Note on the existence of classical solutions of derivative semilinear models for one dimensional wave equation
Yuki Haruyama, Takiko Sasaki, Hiroyuki Takamura
TL;DR
The work analyzes the lifespan of classical solutions to the 1D derivative semilinear wave equation with product-type nonlinearity $|u_t|^p|u_x|^q$ under small data. It employs a fixed-point iteration on the integral representation involving the operators $L$, $L'$, and $\overline{L'}$ to derive a lower bound on the lifespan, yielding $T(\varepsilon)\ge c\varepsilon^{-(p+q-1)}$ for $p>1$, $q>1$. A complementary blow-up analysis for the special model $u_{tt}-u_{xx}=|u_t\pm u_x|^{p-1}(u_t\pm u_x)$ shows an upper bound $T(\varepsilon)\le C\varepsilon^{-(p-1)}$, with sharpness in certain regimes, illustrating the optimal exponent behavior. Overall, the results extend known single-component cases to multi-term derivative nonlinearities in one dimension and inform the structure of the blow-up boundary in relation to Takamura’s work on nonlinear wave equations.
Abstract
This note is a supplement with a new result to the review paper by Takamura [13] on nonlinear wave equations in one space dimension.
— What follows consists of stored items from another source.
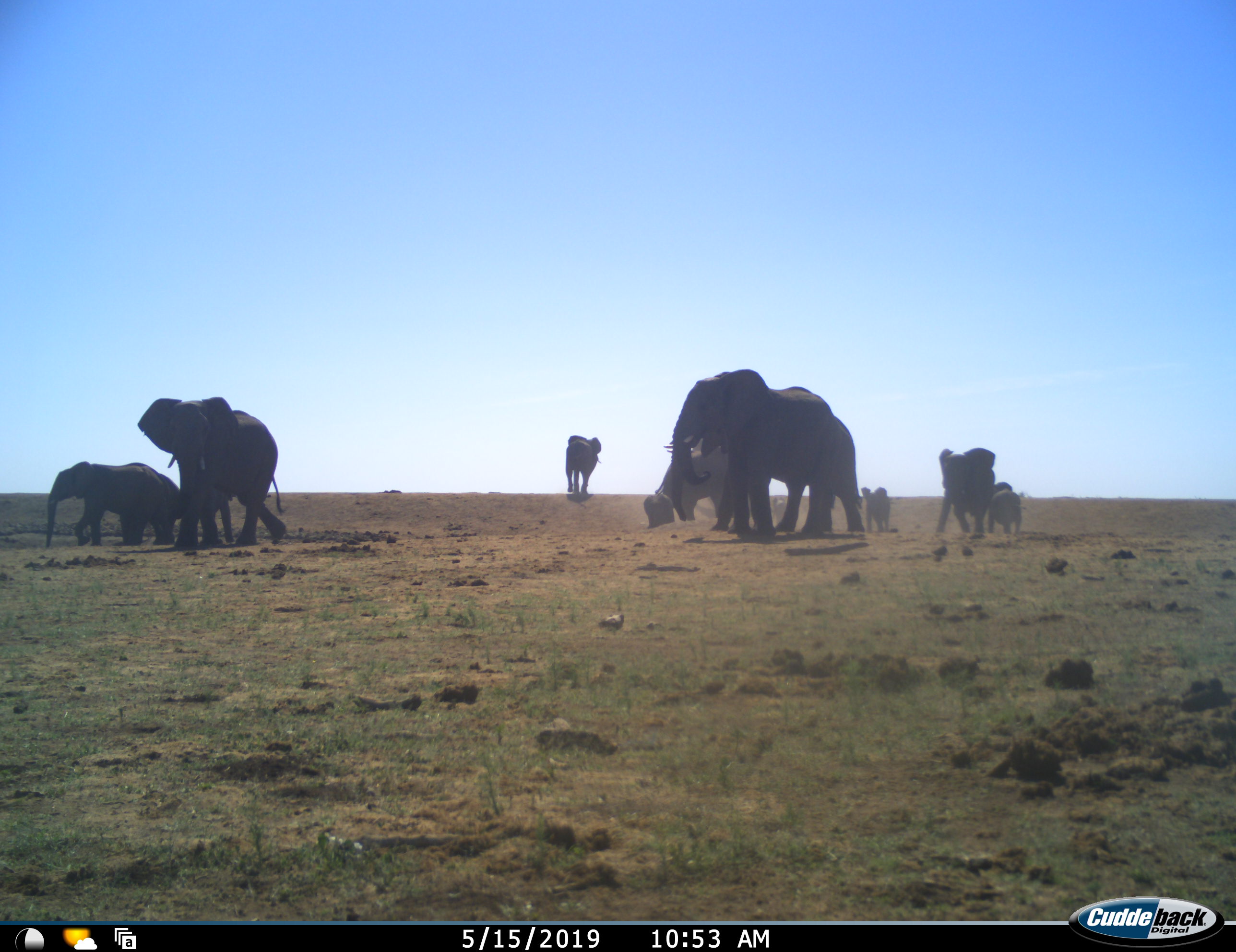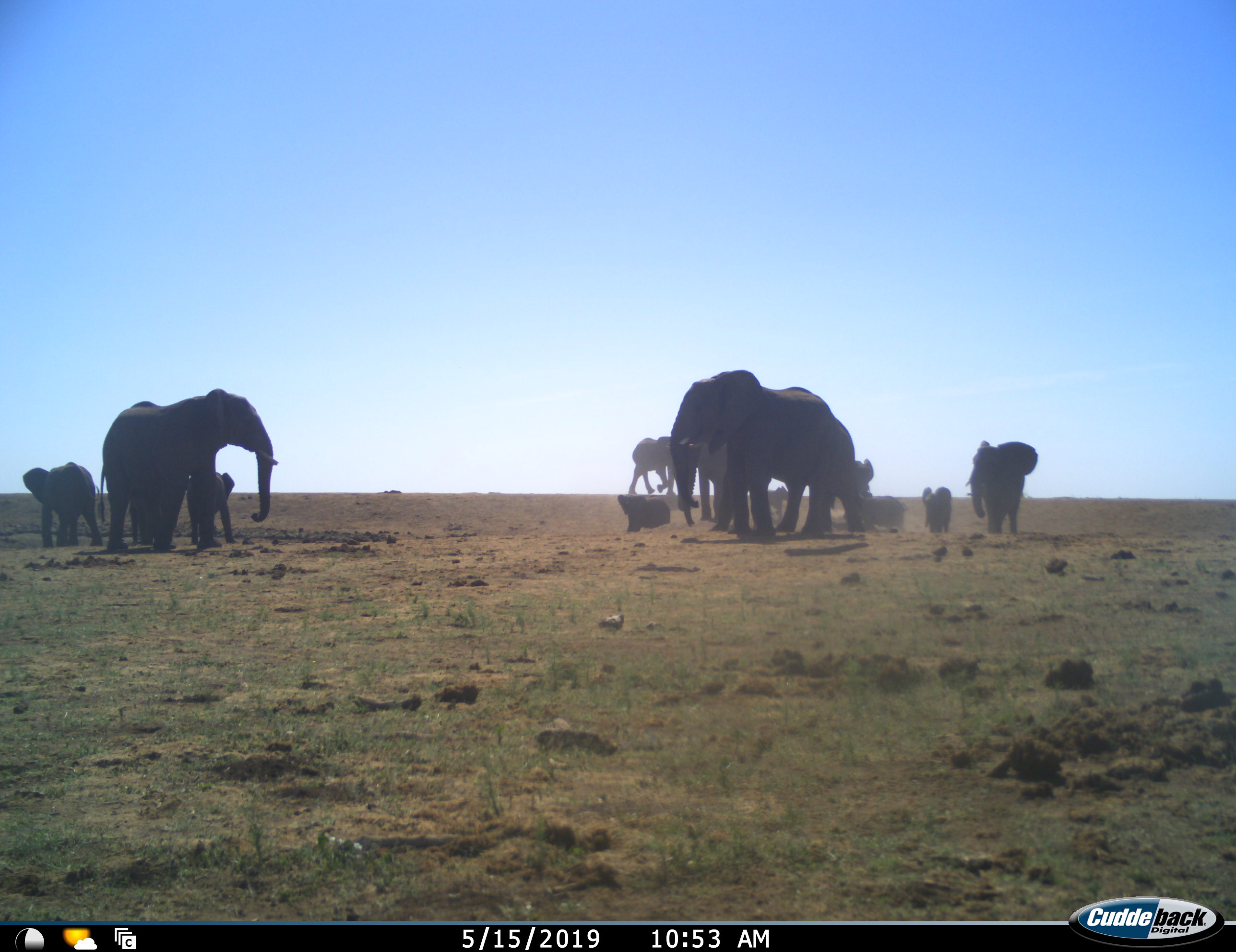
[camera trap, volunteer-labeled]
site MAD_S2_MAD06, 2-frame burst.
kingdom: Animalia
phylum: Chordata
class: Mammalia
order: Proboscidea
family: Elephantidae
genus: Loxodonta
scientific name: Loxodonta africana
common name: african bush elephant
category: elephant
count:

We are focusing here to the long-time existence of classical solutions of semilinear wave equations in one space dimension, especially with derivative nonlinear terms of product-type. Our result is an extension of the single component case, but it is meaningful to provide models as possible as many to cover the optimality of the general theory. The proof is based on the classical iteration argument of the point-wise estimate of the solution.